You meet someone, you start dating that someone, you fall in love(probably) with that someone and then you are in a relationship with that someone, but does that person really know
everything about you? Let's say that he/she asks about your "magic number", if it's high do you lie about because you dont want him/her to know what life you have lived
before him/her, and if it's love do you make it higher because you dont want him/her to think that you are a looser who couldent get any, and if you do either of these... is it something you will ever come clean about? I don't see the reason why you should pull up with lies, even if you would call them "white lies" , no lying in a relationship, beginnging, middle or towards the end is good, but ofcurse we all have our white lies... or do we? A friend of mine and i were talking and trying to come up with, or try to figure out, why there would be good to ever say a white lie and i guess it all depends on who you are and what your íntentions with that person is because seriously
white lies? And if you pull a white lie and the person turns out to be someone you want to go all in with, someone you might even think about spending the rest of your life with, then when do you tell that person that you lied, cause surely that person wont see it as a white lie or will he/she confess up to?

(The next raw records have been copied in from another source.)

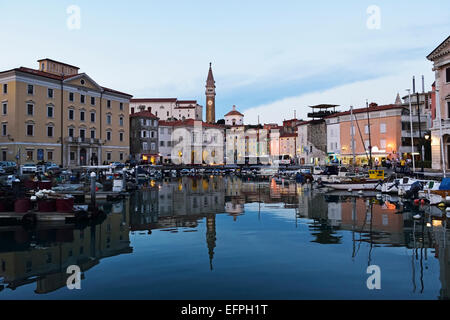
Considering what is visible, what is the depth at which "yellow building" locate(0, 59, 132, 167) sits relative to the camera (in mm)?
50625

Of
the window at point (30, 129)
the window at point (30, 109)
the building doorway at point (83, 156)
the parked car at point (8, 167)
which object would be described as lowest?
the parked car at point (8, 167)

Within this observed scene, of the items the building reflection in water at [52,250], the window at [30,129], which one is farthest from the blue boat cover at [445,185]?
the window at [30,129]

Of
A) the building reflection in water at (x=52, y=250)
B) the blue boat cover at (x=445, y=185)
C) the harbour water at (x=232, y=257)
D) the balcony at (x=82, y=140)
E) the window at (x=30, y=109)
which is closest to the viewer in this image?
the harbour water at (x=232, y=257)

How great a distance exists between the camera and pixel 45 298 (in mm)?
9320

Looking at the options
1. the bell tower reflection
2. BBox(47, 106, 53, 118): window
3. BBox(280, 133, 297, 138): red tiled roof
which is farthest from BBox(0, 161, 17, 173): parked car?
BBox(280, 133, 297, 138): red tiled roof

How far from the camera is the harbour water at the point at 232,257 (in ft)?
31.7

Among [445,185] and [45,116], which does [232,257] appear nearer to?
[445,185]

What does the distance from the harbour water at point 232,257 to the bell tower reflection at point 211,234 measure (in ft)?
0.18

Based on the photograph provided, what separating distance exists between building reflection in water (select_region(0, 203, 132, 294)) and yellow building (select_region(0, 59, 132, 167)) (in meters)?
36.5

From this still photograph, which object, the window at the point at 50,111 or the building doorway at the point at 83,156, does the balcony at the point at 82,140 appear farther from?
the window at the point at 50,111

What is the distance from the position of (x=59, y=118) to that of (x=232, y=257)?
170 feet

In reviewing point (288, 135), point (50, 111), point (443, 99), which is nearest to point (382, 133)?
point (443, 99)
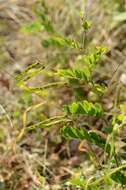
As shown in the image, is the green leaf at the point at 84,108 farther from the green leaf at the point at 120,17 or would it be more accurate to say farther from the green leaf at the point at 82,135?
the green leaf at the point at 120,17

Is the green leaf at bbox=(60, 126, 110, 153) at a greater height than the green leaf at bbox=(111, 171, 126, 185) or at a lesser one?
greater

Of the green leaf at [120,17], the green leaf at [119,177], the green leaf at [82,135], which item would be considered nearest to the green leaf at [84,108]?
the green leaf at [82,135]

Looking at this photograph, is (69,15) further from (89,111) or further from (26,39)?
(89,111)

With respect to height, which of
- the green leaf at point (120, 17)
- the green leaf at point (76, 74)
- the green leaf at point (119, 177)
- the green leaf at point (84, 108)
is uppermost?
the green leaf at point (76, 74)

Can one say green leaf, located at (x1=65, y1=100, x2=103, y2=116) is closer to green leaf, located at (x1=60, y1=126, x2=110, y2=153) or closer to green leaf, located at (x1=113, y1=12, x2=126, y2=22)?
green leaf, located at (x1=60, y1=126, x2=110, y2=153)

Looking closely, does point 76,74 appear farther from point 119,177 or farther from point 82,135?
point 119,177

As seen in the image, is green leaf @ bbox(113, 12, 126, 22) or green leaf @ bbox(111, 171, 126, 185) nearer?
green leaf @ bbox(111, 171, 126, 185)

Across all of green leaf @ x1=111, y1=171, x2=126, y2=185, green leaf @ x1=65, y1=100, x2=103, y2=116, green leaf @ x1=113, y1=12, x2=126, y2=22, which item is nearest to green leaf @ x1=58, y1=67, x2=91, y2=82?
green leaf @ x1=65, y1=100, x2=103, y2=116

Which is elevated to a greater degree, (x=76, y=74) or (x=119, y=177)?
(x=76, y=74)

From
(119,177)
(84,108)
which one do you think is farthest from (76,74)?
(119,177)

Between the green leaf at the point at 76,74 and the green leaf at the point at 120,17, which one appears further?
the green leaf at the point at 120,17

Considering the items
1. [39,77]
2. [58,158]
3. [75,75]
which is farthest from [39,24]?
[75,75]
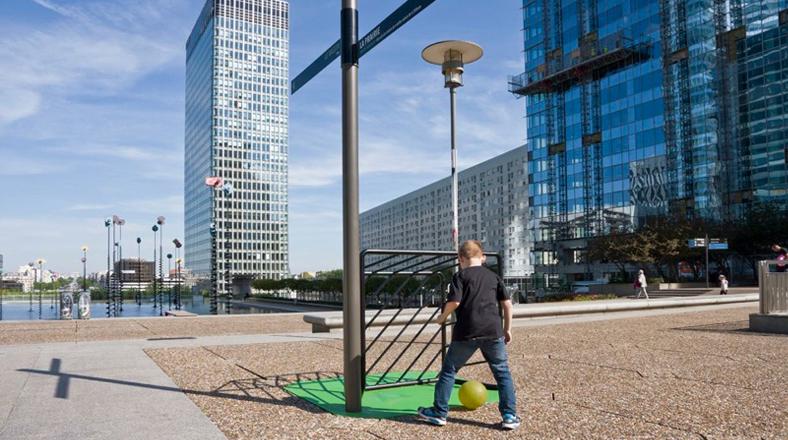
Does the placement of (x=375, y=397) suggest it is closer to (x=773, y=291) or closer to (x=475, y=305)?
(x=475, y=305)

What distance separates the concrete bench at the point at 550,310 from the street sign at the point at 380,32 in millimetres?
6446

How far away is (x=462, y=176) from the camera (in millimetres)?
154125

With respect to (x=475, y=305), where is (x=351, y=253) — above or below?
above

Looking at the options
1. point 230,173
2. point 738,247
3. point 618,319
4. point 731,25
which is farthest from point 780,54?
point 230,173

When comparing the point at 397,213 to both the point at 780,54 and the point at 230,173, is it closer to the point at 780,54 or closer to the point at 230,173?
the point at 230,173

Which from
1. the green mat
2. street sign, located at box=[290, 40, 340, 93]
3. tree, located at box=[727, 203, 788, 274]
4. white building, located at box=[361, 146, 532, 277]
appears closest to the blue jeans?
the green mat

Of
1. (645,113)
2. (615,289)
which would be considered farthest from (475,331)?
(645,113)

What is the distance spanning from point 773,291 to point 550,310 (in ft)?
23.4

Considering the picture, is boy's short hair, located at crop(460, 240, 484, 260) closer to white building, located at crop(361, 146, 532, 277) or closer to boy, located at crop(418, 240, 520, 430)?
boy, located at crop(418, 240, 520, 430)

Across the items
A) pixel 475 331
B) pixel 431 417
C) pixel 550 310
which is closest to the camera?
pixel 475 331

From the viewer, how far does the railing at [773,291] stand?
13.3m

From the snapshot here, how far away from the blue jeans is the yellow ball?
1.56 ft

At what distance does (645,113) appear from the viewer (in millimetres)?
70812

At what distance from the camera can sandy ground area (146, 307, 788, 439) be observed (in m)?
5.25
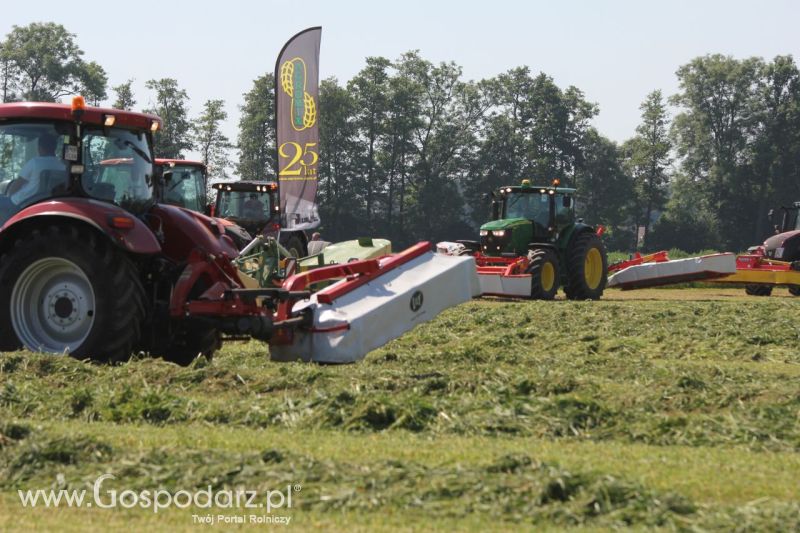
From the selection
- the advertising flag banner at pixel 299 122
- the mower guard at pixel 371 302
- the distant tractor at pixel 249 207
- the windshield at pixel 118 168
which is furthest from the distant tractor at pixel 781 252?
the windshield at pixel 118 168

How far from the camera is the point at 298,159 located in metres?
23.3

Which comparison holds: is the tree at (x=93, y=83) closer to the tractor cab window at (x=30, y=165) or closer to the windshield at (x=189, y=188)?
the windshield at (x=189, y=188)

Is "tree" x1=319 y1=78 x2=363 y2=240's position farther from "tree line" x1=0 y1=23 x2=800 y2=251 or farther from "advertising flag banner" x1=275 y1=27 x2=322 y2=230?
"advertising flag banner" x1=275 y1=27 x2=322 y2=230

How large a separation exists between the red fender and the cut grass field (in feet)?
2.84

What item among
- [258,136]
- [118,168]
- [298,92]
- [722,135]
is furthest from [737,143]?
[118,168]

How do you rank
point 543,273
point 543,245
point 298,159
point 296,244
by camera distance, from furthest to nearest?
point 298,159 → point 296,244 → point 543,245 → point 543,273

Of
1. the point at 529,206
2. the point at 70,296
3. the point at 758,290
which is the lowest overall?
the point at 758,290

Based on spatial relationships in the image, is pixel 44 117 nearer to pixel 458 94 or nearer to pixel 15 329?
pixel 15 329

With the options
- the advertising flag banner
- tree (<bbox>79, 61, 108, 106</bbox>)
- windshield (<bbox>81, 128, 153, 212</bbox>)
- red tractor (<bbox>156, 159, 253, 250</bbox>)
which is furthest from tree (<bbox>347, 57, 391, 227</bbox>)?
windshield (<bbox>81, 128, 153, 212</bbox>)

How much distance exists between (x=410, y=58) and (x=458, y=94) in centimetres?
347

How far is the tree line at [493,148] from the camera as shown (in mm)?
60125

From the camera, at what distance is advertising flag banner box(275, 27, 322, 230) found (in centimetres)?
2308

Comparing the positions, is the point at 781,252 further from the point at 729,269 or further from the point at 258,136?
the point at 258,136

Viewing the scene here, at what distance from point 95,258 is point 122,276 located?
Answer: 0.23 m
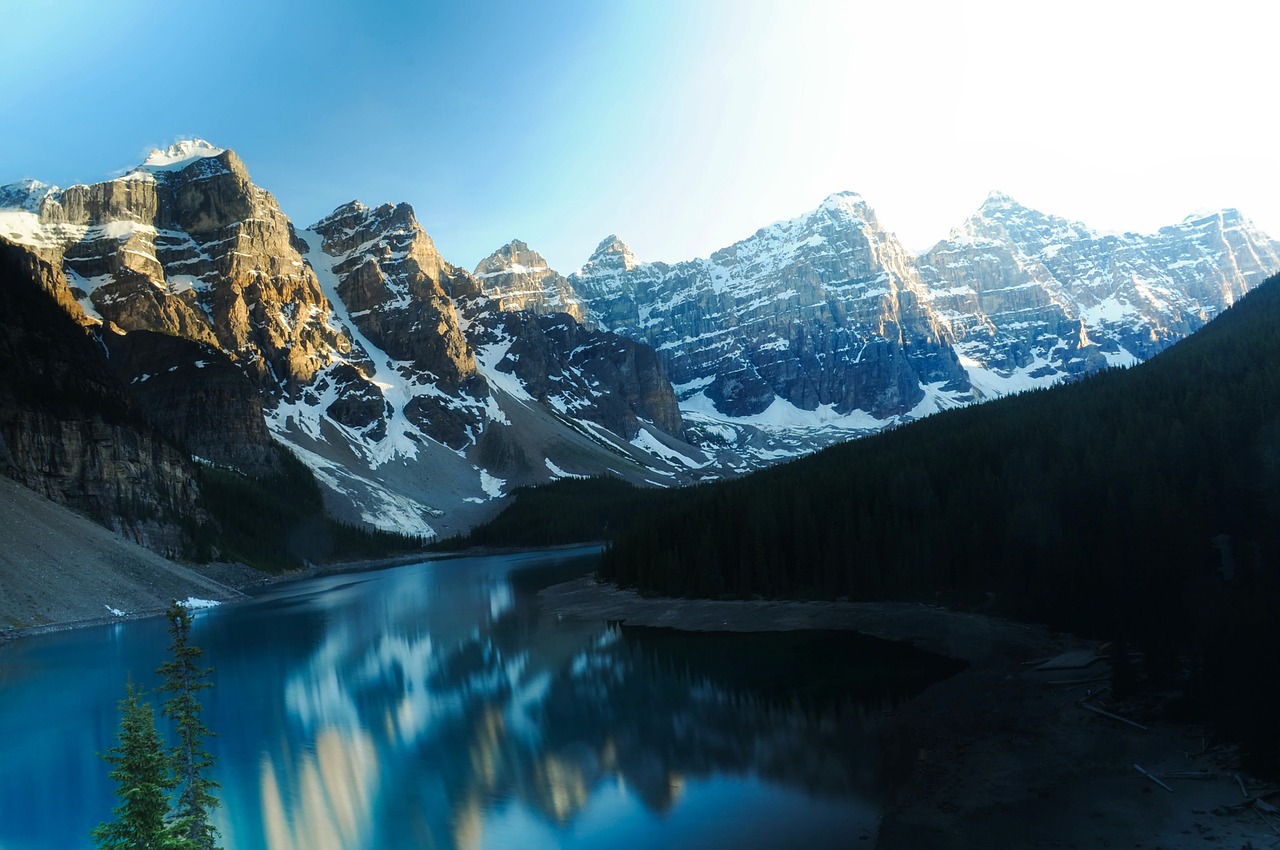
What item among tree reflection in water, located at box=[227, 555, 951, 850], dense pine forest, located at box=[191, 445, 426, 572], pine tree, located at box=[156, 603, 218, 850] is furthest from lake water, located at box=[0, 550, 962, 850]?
dense pine forest, located at box=[191, 445, 426, 572]

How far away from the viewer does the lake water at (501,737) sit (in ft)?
65.7

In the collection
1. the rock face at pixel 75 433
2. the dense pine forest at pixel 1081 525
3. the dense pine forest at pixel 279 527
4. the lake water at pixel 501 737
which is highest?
the rock face at pixel 75 433

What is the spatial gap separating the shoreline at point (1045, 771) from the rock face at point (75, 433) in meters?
91.7

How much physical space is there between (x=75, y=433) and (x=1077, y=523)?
99061 millimetres

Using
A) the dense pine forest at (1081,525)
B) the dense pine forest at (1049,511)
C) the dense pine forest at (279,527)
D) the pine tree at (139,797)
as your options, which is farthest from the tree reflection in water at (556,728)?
the dense pine forest at (279,527)

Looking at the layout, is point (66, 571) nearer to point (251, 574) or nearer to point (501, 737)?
point (251, 574)

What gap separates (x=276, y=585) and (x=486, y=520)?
71.2 metres

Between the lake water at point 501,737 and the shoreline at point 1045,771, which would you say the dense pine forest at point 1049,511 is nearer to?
the shoreline at point 1045,771

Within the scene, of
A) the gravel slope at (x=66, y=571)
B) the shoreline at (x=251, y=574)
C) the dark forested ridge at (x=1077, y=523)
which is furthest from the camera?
the gravel slope at (x=66, y=571)

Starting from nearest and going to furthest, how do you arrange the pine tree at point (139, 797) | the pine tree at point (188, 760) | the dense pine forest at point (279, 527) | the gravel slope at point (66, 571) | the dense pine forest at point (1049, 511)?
the pine tree at point (139, 797)
the pine tree at point (188, 760)
the dense pine forest at point (1049, 511)
the gravel slope at point (66, 571)
the dense pine forest at point (279, 527)

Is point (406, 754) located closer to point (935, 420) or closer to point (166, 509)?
point (935, 420)

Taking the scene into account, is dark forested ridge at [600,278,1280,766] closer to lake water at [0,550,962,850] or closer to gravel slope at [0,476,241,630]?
lake water at [0,550,962,850]

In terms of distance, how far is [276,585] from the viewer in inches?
4218

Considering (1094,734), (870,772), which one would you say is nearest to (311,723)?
(870,772)
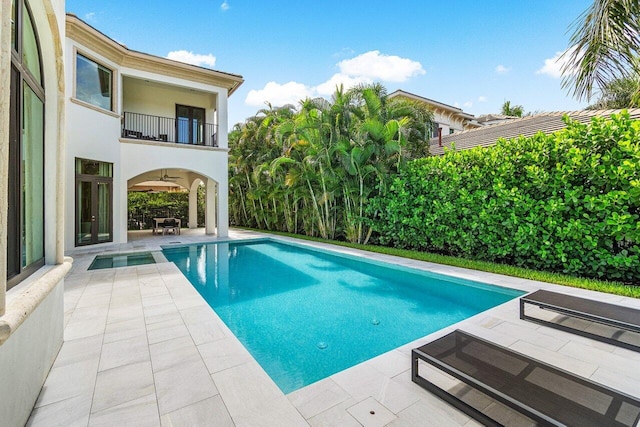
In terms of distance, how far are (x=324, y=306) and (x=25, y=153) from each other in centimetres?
535

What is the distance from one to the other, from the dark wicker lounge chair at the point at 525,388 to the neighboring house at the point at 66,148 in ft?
11.3

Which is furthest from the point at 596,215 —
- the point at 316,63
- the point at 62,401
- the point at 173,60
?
the point at 173,60

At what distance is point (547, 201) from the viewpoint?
24.7 ft

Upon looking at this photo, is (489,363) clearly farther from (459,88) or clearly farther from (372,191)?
(459,88)

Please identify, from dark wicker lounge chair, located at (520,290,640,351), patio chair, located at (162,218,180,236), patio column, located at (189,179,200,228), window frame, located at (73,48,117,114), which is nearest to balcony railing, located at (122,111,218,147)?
window frame, located at (73,48,117,114)

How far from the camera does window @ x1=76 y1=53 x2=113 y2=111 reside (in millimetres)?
11773

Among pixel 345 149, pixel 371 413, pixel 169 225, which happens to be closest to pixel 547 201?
pixel 345 149

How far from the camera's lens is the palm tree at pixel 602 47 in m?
6.02

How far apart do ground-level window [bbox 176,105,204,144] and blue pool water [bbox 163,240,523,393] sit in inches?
349

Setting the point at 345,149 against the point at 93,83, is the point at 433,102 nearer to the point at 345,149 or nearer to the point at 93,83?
the point at 345,149

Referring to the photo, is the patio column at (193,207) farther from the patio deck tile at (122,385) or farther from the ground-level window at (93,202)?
the patio deck tile at (122,385)

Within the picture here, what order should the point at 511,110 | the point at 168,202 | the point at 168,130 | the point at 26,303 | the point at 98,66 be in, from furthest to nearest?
the point at 511,110 → the point at 168,202 → the point at 168,130 → the point at 98,66 → the point at 26,303

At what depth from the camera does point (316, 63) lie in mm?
16328

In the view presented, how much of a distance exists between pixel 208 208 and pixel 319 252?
9.42 metres
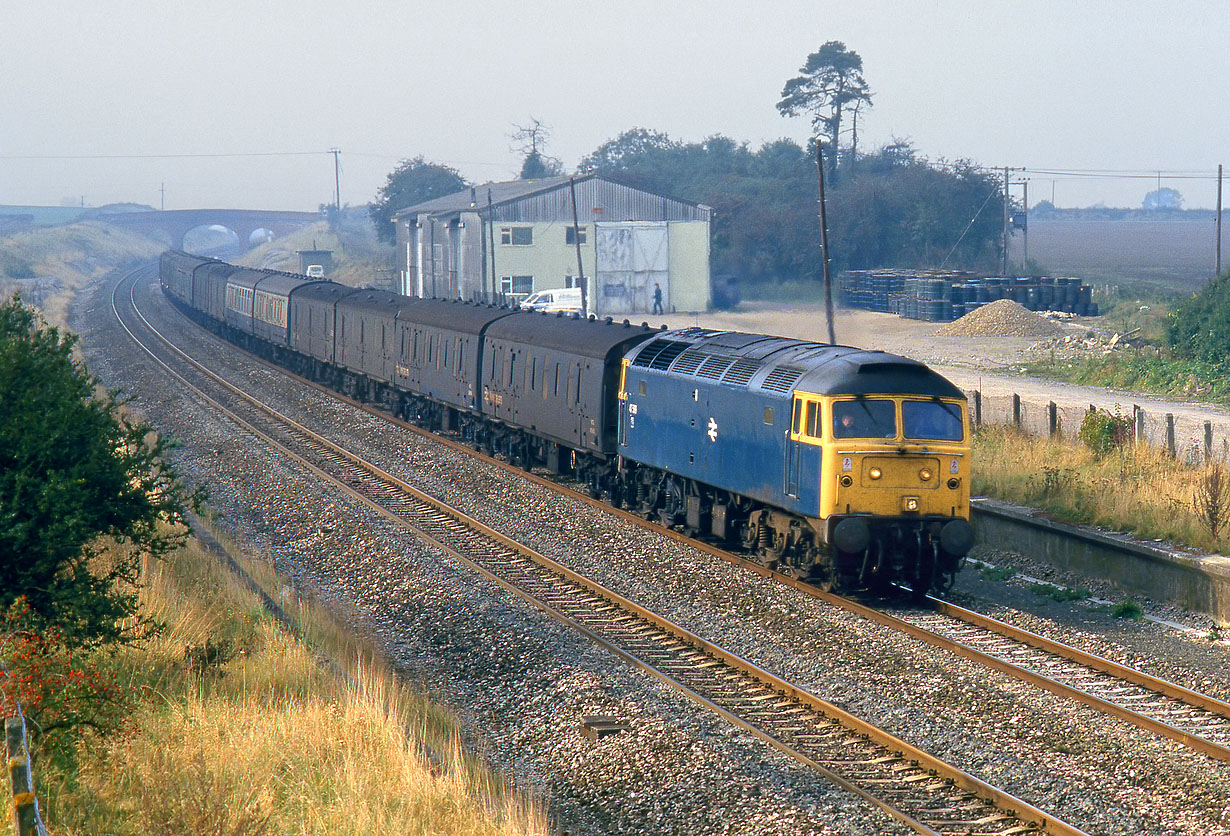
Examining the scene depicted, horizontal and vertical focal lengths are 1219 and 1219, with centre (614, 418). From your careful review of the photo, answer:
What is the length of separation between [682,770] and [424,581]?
23.3 feet

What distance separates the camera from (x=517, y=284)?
6525 cm

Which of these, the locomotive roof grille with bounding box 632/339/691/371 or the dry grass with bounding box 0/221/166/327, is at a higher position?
the dry grass with bounding box 0/221/166/327

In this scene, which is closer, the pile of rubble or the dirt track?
the dirt track

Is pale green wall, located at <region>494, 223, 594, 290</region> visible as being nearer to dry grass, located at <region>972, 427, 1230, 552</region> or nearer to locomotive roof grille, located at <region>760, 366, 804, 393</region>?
dry grass, located at <region>972, 427, 1230, 552</region>

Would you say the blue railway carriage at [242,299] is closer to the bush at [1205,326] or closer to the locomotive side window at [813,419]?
the bush at [1205,326]

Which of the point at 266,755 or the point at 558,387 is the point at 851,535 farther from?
the point at 558,387

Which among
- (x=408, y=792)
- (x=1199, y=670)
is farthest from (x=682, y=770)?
(x=1199, y=670)

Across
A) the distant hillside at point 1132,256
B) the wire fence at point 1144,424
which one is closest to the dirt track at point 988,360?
the wire fence at point 1144,424

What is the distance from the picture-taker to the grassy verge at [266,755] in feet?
25.6

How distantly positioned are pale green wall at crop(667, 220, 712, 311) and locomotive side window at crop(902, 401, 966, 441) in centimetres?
5265

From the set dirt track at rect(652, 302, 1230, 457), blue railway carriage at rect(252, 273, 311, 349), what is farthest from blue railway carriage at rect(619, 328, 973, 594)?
blue railway carriage at rect(252, 273, 311, 349)

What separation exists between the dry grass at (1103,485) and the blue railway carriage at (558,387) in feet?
21.0

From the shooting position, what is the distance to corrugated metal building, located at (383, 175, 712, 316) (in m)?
65.0

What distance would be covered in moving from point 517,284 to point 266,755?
57.2m
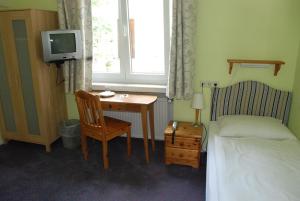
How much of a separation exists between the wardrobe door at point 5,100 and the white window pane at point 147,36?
1.51 m

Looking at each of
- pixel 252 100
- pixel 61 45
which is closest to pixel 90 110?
pixel 61 45

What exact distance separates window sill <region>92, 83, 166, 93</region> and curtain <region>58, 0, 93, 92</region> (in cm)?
14

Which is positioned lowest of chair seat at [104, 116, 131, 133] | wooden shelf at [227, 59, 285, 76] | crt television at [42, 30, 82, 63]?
chair seat at [104, 116, 131, 133]

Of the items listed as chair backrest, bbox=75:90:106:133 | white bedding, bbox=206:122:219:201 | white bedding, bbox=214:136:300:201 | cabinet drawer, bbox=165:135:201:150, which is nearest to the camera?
white bedding, bbox=214:136:300:201

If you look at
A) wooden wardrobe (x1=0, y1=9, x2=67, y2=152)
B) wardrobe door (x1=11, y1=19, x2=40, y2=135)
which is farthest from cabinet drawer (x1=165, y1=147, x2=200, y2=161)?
wardrobe door (x1=11, y1=19, x2=40, y2=135)

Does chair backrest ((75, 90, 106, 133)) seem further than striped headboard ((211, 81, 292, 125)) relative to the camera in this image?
No

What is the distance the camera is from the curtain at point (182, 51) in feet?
8.48

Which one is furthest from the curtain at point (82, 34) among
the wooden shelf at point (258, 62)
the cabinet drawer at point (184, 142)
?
the wooden shelf at point (258, 62)

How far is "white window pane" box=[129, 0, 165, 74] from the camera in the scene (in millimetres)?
2988

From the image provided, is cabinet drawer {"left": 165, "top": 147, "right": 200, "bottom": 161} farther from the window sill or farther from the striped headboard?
the window sill

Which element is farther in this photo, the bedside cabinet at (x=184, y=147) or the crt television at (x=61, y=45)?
the crt television at (x=61, y=45)

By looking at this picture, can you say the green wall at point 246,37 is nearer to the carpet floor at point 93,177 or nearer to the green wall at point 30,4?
the carpet floor at point 93,177

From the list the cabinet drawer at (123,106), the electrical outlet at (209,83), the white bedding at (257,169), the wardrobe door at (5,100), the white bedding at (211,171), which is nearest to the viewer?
the white bedding at (257,169)

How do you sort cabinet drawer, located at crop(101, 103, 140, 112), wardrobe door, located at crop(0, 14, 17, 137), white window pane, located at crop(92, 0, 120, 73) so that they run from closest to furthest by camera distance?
1. cabinet drawer, located at crop(101, 103, 140, 112)
2. wardrobe door, located at crop(0, 14, 17, 137)
3. white window pane, located at crop(92, 0, 120, 73)
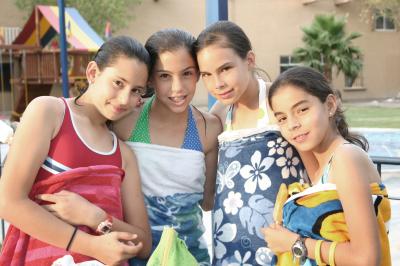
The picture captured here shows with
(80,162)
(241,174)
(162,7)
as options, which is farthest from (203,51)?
(162,7)

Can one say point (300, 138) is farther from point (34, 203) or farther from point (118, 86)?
point (34, 203)

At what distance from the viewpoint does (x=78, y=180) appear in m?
1.49

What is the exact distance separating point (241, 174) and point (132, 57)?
1.55 ft

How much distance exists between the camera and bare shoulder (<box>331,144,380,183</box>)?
138 centimetres

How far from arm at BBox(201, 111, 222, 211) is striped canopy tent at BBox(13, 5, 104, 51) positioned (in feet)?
39.2

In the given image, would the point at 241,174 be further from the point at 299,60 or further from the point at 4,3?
the point at 299,60

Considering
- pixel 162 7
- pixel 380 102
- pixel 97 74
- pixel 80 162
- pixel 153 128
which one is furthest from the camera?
pixel 380 102

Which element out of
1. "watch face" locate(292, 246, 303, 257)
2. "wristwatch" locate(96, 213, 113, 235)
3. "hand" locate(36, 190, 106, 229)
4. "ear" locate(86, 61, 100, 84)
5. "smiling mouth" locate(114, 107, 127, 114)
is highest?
"ear" locate(86, 61, 100, 84)

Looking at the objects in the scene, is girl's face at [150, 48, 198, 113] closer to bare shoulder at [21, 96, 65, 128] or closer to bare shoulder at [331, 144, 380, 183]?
bare shoulder at [21, 96, 65, 128]

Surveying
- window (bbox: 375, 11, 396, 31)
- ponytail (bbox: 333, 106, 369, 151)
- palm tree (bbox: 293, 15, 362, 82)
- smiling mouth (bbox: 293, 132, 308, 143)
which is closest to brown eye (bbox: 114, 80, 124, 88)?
smiling mouth (bbox: 293, 132, 308, 143)

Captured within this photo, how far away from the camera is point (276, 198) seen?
1.66 m

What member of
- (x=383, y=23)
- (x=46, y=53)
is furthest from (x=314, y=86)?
(x=383, y=23)

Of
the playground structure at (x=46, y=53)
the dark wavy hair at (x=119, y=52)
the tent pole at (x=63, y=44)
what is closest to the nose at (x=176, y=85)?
the dark wavy hair at (x=119, y=52)

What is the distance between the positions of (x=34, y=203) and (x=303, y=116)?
0.74m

White lies, a do or a don't?
Wishing upon a fallen star.
I was up late last night, thinking and analyzing... and no people, not about my failed relationship and the person i was in it with, suprinsingly? In deed but yet true. I was thinking about friends and and how your relationship with your boyfriend/girlfriend and your friends is a life line or...a death line? What i'm saying is that these days when there is ALWAYS something to do, someone to do, places to be, places to see and so forth if your lover and your friends dont get along, how do we really make it work, then how do we get things together? Either you put on a act, make it work, get along for your own sake and for the people that matters to you, friends and lovers, or you are upstraight honest that you are not very fond of him/her and hope that the person can deal with it, or if you hear it you can deal with it. But would you, could you, see a future with a person that your friends don't approve of, dont we all want the great plus sides to a relationship as to being able to share everything with the person you love, and the friends that you love? Or is that the thing that it makes it all so great that it is forbidden, secret and...amusing if things are not great, if your friends dont like your somebody, or if your family dont like your somebody, is that hald the charm? I don't know, but i do know that it is something defenatly worth thinking about. And at times, figuring out.
Baby girl.
Adorable, and from what i can see now, i think this baby will be one beutiful young woman one day. WOW! Perfect genes? Well, obviously.
Good or bad?
So we say that there are good break ups and bad break ups, but what is really a good break up? How do you end something with someone, a someone who has meant the world to you, a someone that has been a part of your life for so long, someone that knows your deepest darkest secrets, who knows where everything is on your body, knows your weakspots, what turns you on, what makes you laugh, what your favourite ice cream and so forth, how do you end it on a good notice with that someone? I just don't know. But then, is every break up a bad break up? I wouldent think so. But then, what is the best, a break up where you totally let go of the person you have shared a life with or is it a better break up if you give one another time and eventually find your way back...as friends?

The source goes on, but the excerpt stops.